───── Records shown ─────

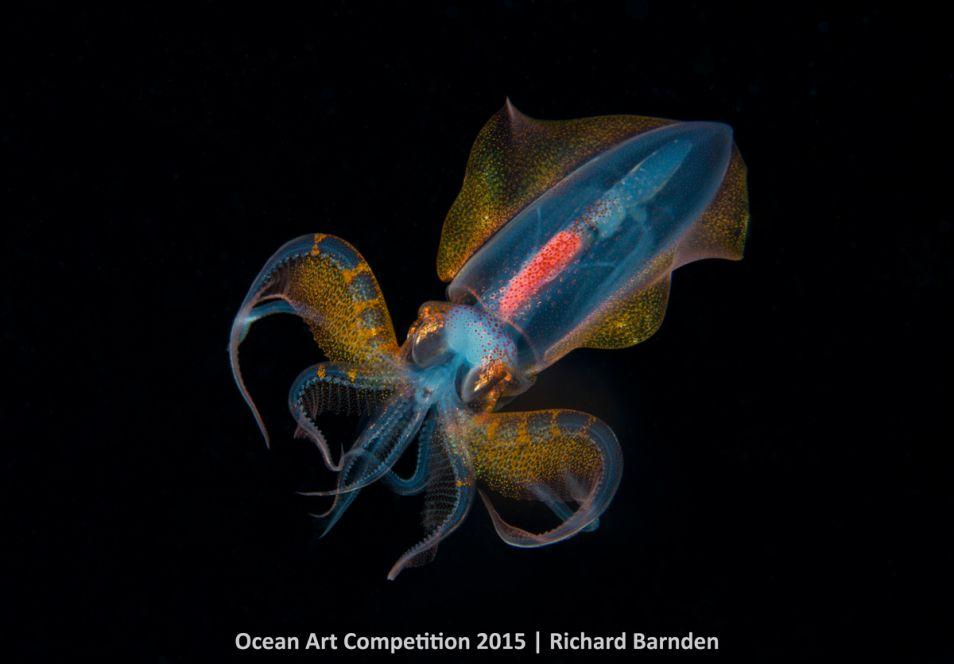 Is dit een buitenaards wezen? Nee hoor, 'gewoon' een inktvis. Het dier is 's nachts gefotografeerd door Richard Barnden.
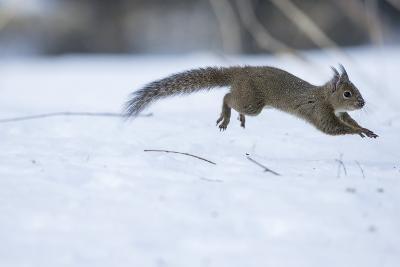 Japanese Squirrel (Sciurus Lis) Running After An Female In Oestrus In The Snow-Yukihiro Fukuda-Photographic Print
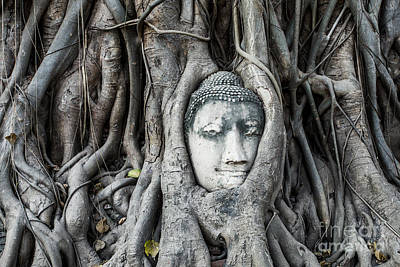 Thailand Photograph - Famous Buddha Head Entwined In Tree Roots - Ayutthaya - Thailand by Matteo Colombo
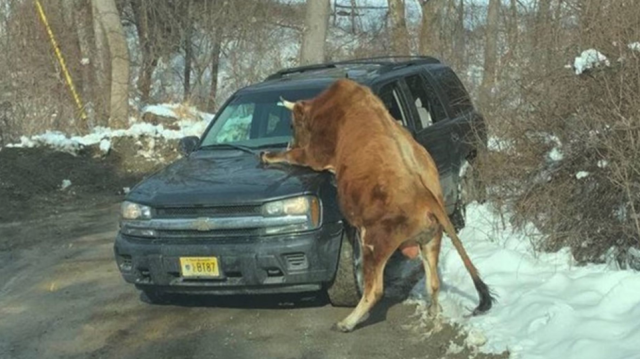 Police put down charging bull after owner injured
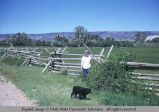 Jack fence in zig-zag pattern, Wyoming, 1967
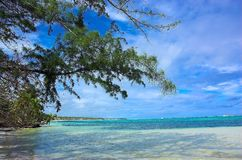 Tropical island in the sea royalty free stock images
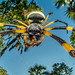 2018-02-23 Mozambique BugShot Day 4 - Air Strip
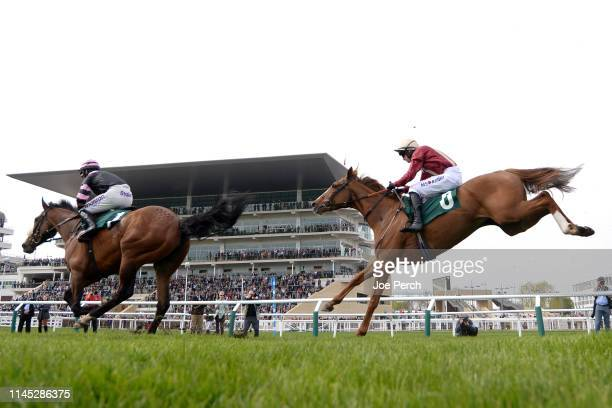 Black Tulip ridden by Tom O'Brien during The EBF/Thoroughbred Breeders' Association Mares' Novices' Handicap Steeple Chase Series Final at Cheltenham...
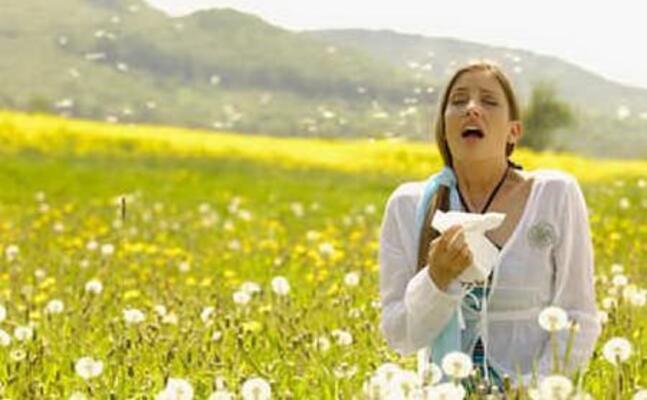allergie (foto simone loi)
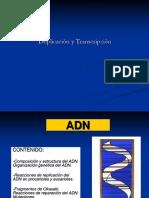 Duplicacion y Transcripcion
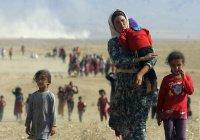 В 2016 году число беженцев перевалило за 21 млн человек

─────

Task - Set down the records again verbatim, with no pictures.

Task answer -
 Is dit een buitenaards wezen? Nee hoor, 'gewoon' een inktvis. Het dier is 's nachts gefotografeerd door Richard Barnden.
 Japanese Squirrel (Sciurus Lis) Running After An Female In Oestrus In The Snow-Yukihiro Fukuda-Photographic Print
 Thailand Photograph - Famous Buddha Head Entwined In Tree Roots - Ayutthaya - Thailand by Matteo Colombo
 Police put down charging bull after owner injured
 Jack fence in zig-zag pattern, Wyoming, 1967
 Tropical island in the sea royalty free stock images
 2018-02-23 Mozambique BugShot Day 4 - Air Strip
 Black Tulip ridden by Tom O'Brien during The EBF/Thoroughbred Breeders' Association Mares' Novices' Handicap Steeple Chase Series Final at Cheltenham...
allergie (foto simone loi)
 Duplicacion y Transcripcion
 В 2016 году число беженцев перевалило за 21 млн человек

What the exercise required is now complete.